I read a book recently that was mind-blowing. It was called The Highly Sensitive Person by Elaine Aron.
I probably should have read it years ago but I only discovered it the other day. When I read a summary of the book I knew I had to read it straight away. It wasn’t in my local Waterstones so I had to order it on Amazon and wait.
The book is about highly sensitive people. Aron says:
the highly sensitive person (HSP) has a sensitive nervous system, is aware of subtleties in his/her surroundings, and is more easily overwhelmed when in a highly stimulating environment.
Highly sensitive people (or HSPs, as Aron calls them) are uniquely blessed and cursed. Due to their more sensitive nervous system, they are easily overstimulated and overwhelmed by daily life.
This can result in chronic stress, anxiety and health problems. They must deal with other non-sensitive people’s lack of sympathy, telling them they’re “too sensitive”. The world is not a sensitive place.
How I felt when I read the book
When I read this book, a lot of things fell into place. Facts about my childhood took on new meaning, as I slowly realised the thing that was “wrong with me”.
I knew I had always been sensitive. But I viewed it more as a ‘defect’, than a simple variation of the nervous system.

--*--

Problems ▸
[1] In the post about highly sensitive people, why did the writer have to order the book on Amazon?
[2] From the post about highly sensitive people, extract word for word the passage starting with "The book is" and going on through "highly stimulating environment.".
The data after this point come from a separate source.

Material ▸
--*--

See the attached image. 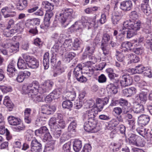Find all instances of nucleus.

--*--

Final answers ▸
[1] It wasn't in the writer's local Waterstones.

[2]
The book is about highly sensitive people. Aron says:
the highly sensitive person (HSP) has a sensitive nervous system, is aware of subtleties in his/her surroundings, and is more easily overwhelmed when in a highly stimulating environment.